Tong Zhu1, Michelle Gaugh2, Xiaoxu Liu3, Michael Taylor4, Yuen Tso5, Giovanni Schifitto2, Constantin Yiannoutsos6, Bradford Navia7, Jianhui Zhong8
1Biomedical Engineering, University of Rochester, Rochester, NY, USA; 2Neurology, University of Rochester, Rochester, NY, USA; 3Electrical Engineeering, University of Rochester, Rochester, NY, USA; 44University of California San Diego, San Diego, CA, USA; 5Stanford University, Stanford, CA, USA; 6Indiana University, Indianapolis, IN, USA; 7Tufts University, Medford, MA, USA; 8Imaging Sciences, University of Rochester, Rochester, NY, USA
In a typical neuroimaging multicenter DTI study, biases and variations in data due to differences in scanners among sites prevent pooling of data for conventional statistical inferences.
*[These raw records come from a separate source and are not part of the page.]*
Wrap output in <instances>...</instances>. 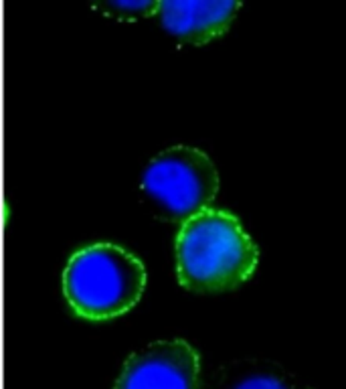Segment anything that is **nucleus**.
Listing matches in <instances>:
<instances>
[{"label":"nucleus","instance_id":"nucleus-7","mask_svg":"<svg viewBox=\"0 0 346 389\" xmlns=\"http://www.w3.org/2000/svg\"><path fill=\"white\" fill-rule=\"evenodd\" d=\"M112 13H121V16H140L158 13V2H112L107 4Z\"/></svg>","mask_w":346,"mask_h":389},{"label":"nucleus","instance_id":"nucleus-3","mask_svg":"<svg viewBox=\"0 0 346 389\" xmlns=\"http://www.w3.org/2000/svg\"><path fill=\"white\" fill-rule=\"evenodd\" d=\"M142 191L168 219L189 221L209 209L219 191V173L205 152L179 144L152 158L142 175Z\"/></svg>","mask_w":346,"mask_h":389},{"label":"nucleus","instance_id":"nucleus-5","mask_svg":"<svg viewBox=\"0 0 346 389\" xmlns=\"http://www.w3.org/2000/svg\"><path fill=\"white\" fill-rule=\"evenodd\" d=\"M239 2L189 0V2H158V16L166 30L186 43H207L225 33L239 11Z\"/></svg>","mask_w":346,"mask_h":389},{"label":"nucleus","instance_id":"nucleus-1","mask_svg":"<svg viewBox=\"0 0 346 389\" xmlns=\"http://www.w3.org/2000/svg\"><path fill=\"white\" fill-rule=\"evenodd\" d=\"M257 248L225 211L205 209L184 221L177 240L179 280L193 292L231 290L257 266Z\"/></svg>","mask_w":346,"mask_h":389},{"label":"nucleus","instance_id":"nucleus-2","mask_svg":"<svg viewBox=\"0 0 346 389\" xmlns=\"http://www.w3.org/2000/svg\"><path fill=\"white\" fill-rule=\"evenodd\" d=\"M146 269L134 254L114 243H93L71 255L63 292L77 315L90 320L114 318L142 298Z\"/></svg>","mask_w":346,"mask_h":389},{"label":"nucleus","instance_id":"nucleus-4","mask_svg":"<svg viewBox=\"0 0 346 389\" xmlns=\"http://www.w3.org/2000/svg\"><path fill=\"white\" fill-rule=\"evenodd\" d=\"M198 369V355L186 341H154L126 361L114 389H196Z\"/></svg>","mask_w":346,"mask_h":389},{"label":"nucleus","instance_id":"nucleus-6","mask_svg":"<svg viewBox=\"0 0 346 389\" xmlns=\"http://www.w3.org/2000/svg\"><path fill=\"white\" fill-rule=\"evenodd\" d=\"M229 389H298L294 381L282 373L275 371H263V369H253L249 373L237 377Z\"/></svg>","mask_w":346,"mask_h":389}]
</instances>
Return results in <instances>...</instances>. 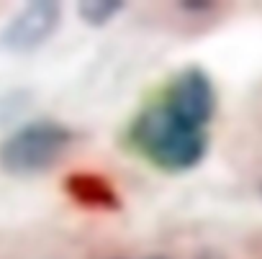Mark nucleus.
I'll return each instance as SVG.
<instances>
[{
	"mask_svg": "<svg viewBox=\"0 0 262 259\" xmlns=\"http://www.w3.org/2000/svg\"><path fill=\"white\" fill-rule=\"evenodd\" d=\"M213 113L216 87L211 77L201 67H185L137 113L128 126V144L162 172L193 170L208 152Z\"/></svg>",
	"mask_w": 262,
	"mask_h": 259,
	"instance_id": "obj_1",
	"label": "nucleus"
},
{
	"mask_svg": "<svg viewBox=\"0 0 262 259\" xmlns=\"http://www.w3.org/2000/svg\"><path fill=\"white\" fill-rule=\"evenodd\" d=\"M72 142L70 128L57 121H31L0 144V167L13 177H34L52 170Z\"/></svg>",
	"mask_w": 262,
	"mask_h": 259,
	"instance_id": "obj_2",
	"label": "nucleus"
},
{
	"mask_svg": "<svg viewBox=\"0 0 262 259\" xmlns=\"http://www.w3.org/2000/svg\"><path fill=\"white\" fill-rule=\"evenodd\" d=\"M57 23H59V6L57 3H47V0L31 3L0 34V46L8 52H16V54L31 52V49L41 46L54 34Z\"/></svg>",
	"mask_w": 262,
	"mask_h": 259,
	"instance_id": "obj_3",
	"label": "nucleus"
},
{
	"mask_svg": "<svg viewBox=\"0 0 262 259\" xmlns=\"http://www.w3.org/2000/svg\"><path fill=\"white\" fill-rule=\"evenodd\" d=\"M77 11H80V16H82L88 23L100 26V23L111 21L113 16H118V13L123 11V3H108V0H103V3H95V0H93V3H80Z\"/></svg>",
	"mask_w": 262,
	"mask_h": 259,
	"instance_id": "obj_4",
	"label": "nucleus"
},
{
	"mask_svg": "<svg viewBox=\"0 0 262 259\" xmlns=\"http://www.w3.org/2000/svg\"><path fill=\"white\" fill-rule=\"evenodd\" d=\"M195 259H226L224 254H216V251H203V254H198Z\"/></svg>",
	"mask_w": 262,
	"mask_h": 259,
	"instance_id": "obj_5",
	"label": "nucleus"
},
{
	"mask_svg": "<svg viewBox=\"0 0 262 259\" xmlns=\"http://www.w3.org/2000/svg\"><path fill=\"white\" fill-rule=\"evenodd\" d=\"M149 259H165V256H149Z\"/></svg>",
	"mask_w": 262,
	"mask_h": 259,
	"instance_id": "obj_6",
	"label": "nucleus"
}]
</instances>
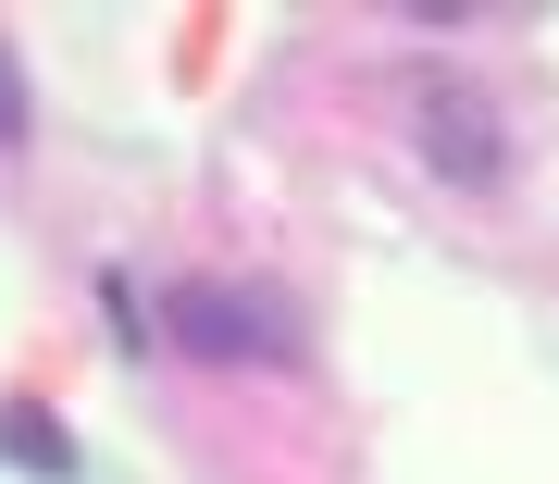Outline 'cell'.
Segmentation results:
<instances>
[{"instance_id": "4", "label": "cell", "mask_w": 559, "mask_h": 484, "mask_svg": "<svg viewBox=\"0 0 559 484\" xmlns=\"http://www.w3.org/2000/svg\"><path fill=\"white\" fill-rule=\"evenodd\" d=\"M0 149H25V75H13V50H0Z\"/></svg>"}, {"instance_id": "3", "label": "cell", "mask_w": 559, "mask_h": 484, "mask_svg": "<svg viewBox=\"0 0 559 484\" xmlns=\"http://www.w3.org/2000/svg\"><path fill=\"white\" fill-rule=\"evenodd\" d=\"M0 460H13L25 484H75L87 472L75 435H62V410H38V398H0Z\"/></svg>"}, {"instance_id": "2", "label": "cell", "mask_w": 559, "mask_h": 484, "mask_svg": "<svg viewBox=\"0 0 559 484\" xmlns=\"http://www.w3.org/2000/svg\"><path fill=\"white\" fill-rule=\"evenodd\" d=\"M162 348L175 361H212V373H299L311 361L274 286H200V274L162 299Z\"/></svg>"}, {"instance_id": "1", "label": "cell", "mask_w": 559, "mask_h": 484, "mask_svg": "<svg viewBox=\"0 0 559 484\" xmlns=\"http://www.w3.org/2000/svg\"><path fill=\"white\" fill-rule=\"evenodd\" d=\"M399 124H411V161L436 186H498L510 174V124L460 62H399Z\"/></svg>"}]
</instances>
This is one of unsolved critical issues we are facing for multi-center DTI studies. In this study, multiple DTI data of a healthy volunteer were acquired at three imaging centers. Precision of DTI measurement of each center was quantified by the bootstrap analysis of measurement uncertainty while the accuracy (bias) of measurement was evaluated by comparing DTI parameters from each site to those from a super data set with all data combined. Our study suggests that, while precision level of DTI data from different sites is not significantly affected by the short-term variations of scanners at a site, the bias of DTI data from each site will vary and reduce the statistical power when data from multiple sites are combined together. In order to facilitate the multiple-center DTI study, a routine calibration process to regularly measure the bias level is necessary.